**Selected passage**
__________________________________________________

In the international discussion on Pakistan´s many problems, the low-level conflict in its Balochistan province does not get much attention.
By Ann Wilkens
In the
international discussion on Pakistan´s many problems, the low-level conflict in
its Balochistan province does not get much attention. The issue of nuclear
arms, for instance, is considered more immediately frightening; Balochistan is
just the area where these arms are tested. But the province is also the arena
for a long-standing, complex and multi-faceted conflict, which, with every new
upturn, is becoming more intractable. Even in Pakistan itself, the situation in
Balochistan tends to be ‘crowded out’ by other dramatic events. The lack of
media access to areas under military control is another cause for whatever goes
on in Balochistan to remain in the background. Yet, the province is crucial to
several infrastructural mega-projects, among them the huge investment programme
signed with the Chinese government in April 2015. These projects are regional
in nature – and so is the conflict in Balochistan. Ann Wilkens, member of AAN’s
Advisory Board, provides an overview of this complex issue and concludes that
political dialogue is urgently needed, if economic investment is to bring the
intended, regional uplift and, most importantly, bring peace to a
long-suffering population.
Image Attribute: qaisjamali.blog.com
The province, the people
With around 46 per cent of the total area, Balochistan is Pakistan´s
largest province, but it has the smallest population, representing around five
per cent of the country’s total. (1) This is not the only dichotomy. While, as
the name indicates, Balochistan is the home of the Baloch, there is also a
large Pashtun contingent, making up around 40 per cent of its population, and
the Pashtuns form the majority in the province´s capital, Quetta. Another
spill-over from Afghanistan, dating back to the rule of Abdul Rahman Khan in
the 1890s, is the Hazara community, who form the third largest ethnic group,
also with a strong presence in Quetta. Another ethnic group, normally included
in the Baloch but originating from Southern India, are the Brahui, whose
Dravidian language is spoken by a dwindling population mainly in central
Balochistan, notably in and around the former princely state of Kalat, the
historic centre of the Baloch quest for self-rule.
Balochistan is the least developed province of Pakistan. Marginal living
conditions have prompted a large part of the population to leave in search for
a better existence, mainly in Karachi or abroad. But the province has huge
reserves of natural gas, as well as other natural resources yet to be fully
explored, which have the potential to provide a basis for economic development.
Geographically, it is on the path of several regional infrastructure projects,
which have been stalled for various reasons, one of them being the lack of
stability in the region, including in Balochistan. Thus, lack of stability
results in lack of development, while lack of development is also a major
source of instability.

__________________________________________________

**Extracted entries**
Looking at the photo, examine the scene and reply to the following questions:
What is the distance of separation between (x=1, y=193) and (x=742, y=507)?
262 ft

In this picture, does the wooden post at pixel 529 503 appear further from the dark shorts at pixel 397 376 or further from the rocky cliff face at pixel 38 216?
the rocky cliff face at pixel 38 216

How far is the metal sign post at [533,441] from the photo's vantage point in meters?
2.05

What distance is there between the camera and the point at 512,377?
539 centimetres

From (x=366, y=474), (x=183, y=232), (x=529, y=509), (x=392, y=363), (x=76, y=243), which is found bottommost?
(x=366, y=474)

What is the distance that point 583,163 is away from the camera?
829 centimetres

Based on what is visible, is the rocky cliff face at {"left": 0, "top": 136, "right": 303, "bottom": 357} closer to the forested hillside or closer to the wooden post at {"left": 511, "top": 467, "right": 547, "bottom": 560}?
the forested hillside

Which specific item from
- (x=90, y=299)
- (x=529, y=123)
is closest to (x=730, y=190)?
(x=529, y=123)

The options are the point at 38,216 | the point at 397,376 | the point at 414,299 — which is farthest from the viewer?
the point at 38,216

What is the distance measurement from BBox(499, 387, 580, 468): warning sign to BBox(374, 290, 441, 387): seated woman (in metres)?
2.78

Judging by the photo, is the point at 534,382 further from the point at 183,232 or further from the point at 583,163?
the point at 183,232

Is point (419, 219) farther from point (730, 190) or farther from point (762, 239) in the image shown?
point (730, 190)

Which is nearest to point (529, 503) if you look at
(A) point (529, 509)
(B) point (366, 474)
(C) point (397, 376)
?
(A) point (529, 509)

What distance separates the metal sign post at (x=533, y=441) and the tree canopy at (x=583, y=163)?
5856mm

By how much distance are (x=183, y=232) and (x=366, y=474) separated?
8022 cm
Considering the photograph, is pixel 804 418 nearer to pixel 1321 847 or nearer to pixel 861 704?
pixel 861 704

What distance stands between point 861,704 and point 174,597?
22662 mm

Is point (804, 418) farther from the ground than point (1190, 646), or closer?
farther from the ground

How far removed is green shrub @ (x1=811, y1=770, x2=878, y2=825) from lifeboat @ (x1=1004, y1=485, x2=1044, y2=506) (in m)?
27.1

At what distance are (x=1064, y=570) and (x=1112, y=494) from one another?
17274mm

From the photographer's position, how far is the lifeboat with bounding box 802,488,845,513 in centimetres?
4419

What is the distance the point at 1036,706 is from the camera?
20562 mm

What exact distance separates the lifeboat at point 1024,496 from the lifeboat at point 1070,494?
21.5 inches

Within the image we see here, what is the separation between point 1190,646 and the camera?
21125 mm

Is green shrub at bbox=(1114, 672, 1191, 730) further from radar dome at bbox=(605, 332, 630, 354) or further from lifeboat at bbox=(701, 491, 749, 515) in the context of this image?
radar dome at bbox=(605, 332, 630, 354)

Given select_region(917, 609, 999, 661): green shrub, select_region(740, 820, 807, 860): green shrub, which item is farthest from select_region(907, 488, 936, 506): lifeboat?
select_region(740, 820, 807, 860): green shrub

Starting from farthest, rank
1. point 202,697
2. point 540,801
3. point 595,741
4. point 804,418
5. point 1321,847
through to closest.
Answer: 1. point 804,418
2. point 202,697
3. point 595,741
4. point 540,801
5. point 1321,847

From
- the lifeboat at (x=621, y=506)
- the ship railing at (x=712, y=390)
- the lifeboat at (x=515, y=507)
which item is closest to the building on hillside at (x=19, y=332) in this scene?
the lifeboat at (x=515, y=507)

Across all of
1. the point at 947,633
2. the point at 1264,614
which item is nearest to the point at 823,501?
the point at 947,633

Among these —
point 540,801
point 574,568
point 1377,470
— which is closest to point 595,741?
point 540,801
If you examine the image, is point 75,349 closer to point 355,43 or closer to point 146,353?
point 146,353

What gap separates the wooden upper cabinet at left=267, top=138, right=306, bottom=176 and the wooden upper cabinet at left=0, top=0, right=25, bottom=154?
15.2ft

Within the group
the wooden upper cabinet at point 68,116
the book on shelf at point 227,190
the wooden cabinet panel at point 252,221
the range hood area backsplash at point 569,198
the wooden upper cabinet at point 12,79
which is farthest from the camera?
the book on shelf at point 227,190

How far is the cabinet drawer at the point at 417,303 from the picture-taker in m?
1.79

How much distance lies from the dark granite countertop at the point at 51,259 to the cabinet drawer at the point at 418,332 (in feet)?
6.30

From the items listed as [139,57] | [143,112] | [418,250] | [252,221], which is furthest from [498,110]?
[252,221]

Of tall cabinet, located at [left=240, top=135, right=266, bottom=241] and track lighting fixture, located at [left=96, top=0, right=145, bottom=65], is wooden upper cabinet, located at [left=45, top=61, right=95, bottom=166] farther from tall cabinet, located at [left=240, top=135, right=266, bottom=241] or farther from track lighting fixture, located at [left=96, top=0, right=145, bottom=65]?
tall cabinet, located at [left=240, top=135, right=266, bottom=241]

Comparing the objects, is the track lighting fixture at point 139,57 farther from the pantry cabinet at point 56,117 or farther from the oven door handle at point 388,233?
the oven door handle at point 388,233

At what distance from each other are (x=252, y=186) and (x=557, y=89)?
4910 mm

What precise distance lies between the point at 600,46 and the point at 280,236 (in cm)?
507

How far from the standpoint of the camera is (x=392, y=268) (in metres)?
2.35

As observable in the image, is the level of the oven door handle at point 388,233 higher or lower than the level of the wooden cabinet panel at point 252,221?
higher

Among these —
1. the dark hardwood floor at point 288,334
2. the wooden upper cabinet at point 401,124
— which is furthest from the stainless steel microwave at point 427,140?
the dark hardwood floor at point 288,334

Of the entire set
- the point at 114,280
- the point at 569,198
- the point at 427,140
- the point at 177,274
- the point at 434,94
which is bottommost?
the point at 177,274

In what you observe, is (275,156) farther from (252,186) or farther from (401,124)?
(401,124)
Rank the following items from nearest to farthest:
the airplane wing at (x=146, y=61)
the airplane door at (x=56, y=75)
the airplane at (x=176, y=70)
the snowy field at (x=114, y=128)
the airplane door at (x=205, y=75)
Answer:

__________________________________________________

**Stated exercise 1**
Give again the passage of the Balochistan article above, starting with "Geographically, it is" and going on through "source of instability.".
**Stated exercise 2**
Answer these questions using the Balochistan article above:
(a) When was the investment programme with the Chinese government signed?
(b) About what share of Pakistan's total area does Balochistan cover?
(c) Roughly what part of Balochistan's population do the Pashtuns make up?

**Exercise response 1**
Geographically, it is on the path of several regional infrastructure projects,
which have been stalled for various reasons, one of them being the lack of
stability in the region, including in Balochistan. Thus, lack of stability
results in lack of development, while lack of development is also a major
source of instability.

**Exercise response 2**
(a) April 2015
(b) Around 46 per cent
(c) Around 40 per cent